— begin TEXT EXTRACT —

It didn’t take long to locate a handcuff key and remove the bracelets. Cops speculated the burglar mailed his surprise package with stolen stamps. Not so, says Nolan. An ex-girlfriend bought the stamps at a convenience store, he says.
Nolan is amazingly candid about his life and crimes. His father, Fred Nolan, did hard time for burglary, but Junior doesn’t use the old man as an excuse. Nolan says he was a toddler growing up in Spokane when his dad dropped out of his life.
Nolan began his own lawless journey at age 15. He and a neighborhood tough started breaking into businesses and taking items that gradually increased in value.
“I got complacent, lazy and unmotivated. I got addicted to easy money and the rush of crime.”
It’s a point of pride with Nolan to only steal from places of commerce, not residences. His home was burglarized when he was 13, he explains. “I felt awful. I was crushed.”
Nolan planned to leave town after his great escape. He claims an ex-girlfriend dropped most of his get-away money as they hurriedly scrammed from a cheap motel west of town when a sheriff’s deputy rolled by.
Whatever happened, the law got the final belly laugh on Oct. 16 as Nolan walked near Sixth and Monroe.
“Police were all out there laughing and giggling,” he says. “Ha, ha, ha. Hee, hee, hee. That’s fine. If I’d have gotten away, I’d have been laughing and giggling at them.”
It’s painfully obvious that this is an articulate man who could have amounted to something. Nolan says he tried going straight for a while, even filled out forms to attend community college.
Like always, however, crime had the greater appeal. Now Nolan won’t be strollin’ for a long, long time.
“I have to wake up every morning and think about it,” he says. “It’s depressing. But when a person comes to this point, what alternatives are there?
“They can’t say: `You’re a nice guy. You’re really smart. Don’t do it again.’
“I have no one to blame but myself. I’ve made the choices I’ve made. I’ll have to live with them.”

— end TEXT EXTRACT —
— begin SUPPLIED RECORDS —

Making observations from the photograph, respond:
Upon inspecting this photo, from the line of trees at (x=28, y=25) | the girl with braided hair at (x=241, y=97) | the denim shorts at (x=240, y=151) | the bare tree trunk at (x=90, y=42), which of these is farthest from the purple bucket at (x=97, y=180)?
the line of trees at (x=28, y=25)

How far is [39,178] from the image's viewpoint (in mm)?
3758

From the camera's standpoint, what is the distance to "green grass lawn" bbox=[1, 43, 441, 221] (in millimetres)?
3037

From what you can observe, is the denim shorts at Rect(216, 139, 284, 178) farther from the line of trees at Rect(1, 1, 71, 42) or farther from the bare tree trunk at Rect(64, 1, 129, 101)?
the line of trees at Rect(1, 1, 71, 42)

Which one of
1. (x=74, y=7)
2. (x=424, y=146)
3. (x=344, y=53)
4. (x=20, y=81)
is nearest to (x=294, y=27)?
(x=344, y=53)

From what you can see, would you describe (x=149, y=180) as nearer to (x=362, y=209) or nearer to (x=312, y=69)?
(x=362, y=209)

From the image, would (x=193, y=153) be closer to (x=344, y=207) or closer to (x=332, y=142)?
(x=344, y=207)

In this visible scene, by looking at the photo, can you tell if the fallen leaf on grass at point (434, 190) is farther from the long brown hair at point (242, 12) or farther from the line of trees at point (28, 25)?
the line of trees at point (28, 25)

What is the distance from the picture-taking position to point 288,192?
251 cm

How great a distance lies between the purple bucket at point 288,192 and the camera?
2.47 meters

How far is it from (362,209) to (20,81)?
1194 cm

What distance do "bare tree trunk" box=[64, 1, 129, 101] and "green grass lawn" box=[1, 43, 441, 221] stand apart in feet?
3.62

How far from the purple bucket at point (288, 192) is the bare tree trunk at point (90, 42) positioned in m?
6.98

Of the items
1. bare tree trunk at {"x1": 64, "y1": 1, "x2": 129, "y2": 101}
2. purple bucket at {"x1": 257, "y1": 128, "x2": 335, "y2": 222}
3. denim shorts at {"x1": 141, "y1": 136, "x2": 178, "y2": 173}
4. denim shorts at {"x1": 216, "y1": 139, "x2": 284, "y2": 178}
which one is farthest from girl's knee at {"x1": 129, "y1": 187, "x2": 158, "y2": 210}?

— end SUPPLIED RECORDS —

WHAT TO DO — Summarize the burglar profile in three sentences.

REPLY TO THE TASK — Nolan, whose father also did time for burglary, began breaking into businesses at 15 and prides himself on stealing only from places of commerce, because his own home was burglarized when he was 13. After his escape he planned to leave town, but the law caught up with him on Oct. 16 near Sixth and Monroe, with police laughing at the scene. He once tried going straight and filled out forms for community college, yet crime kept its appeal, and he says he has no one to blame but himself.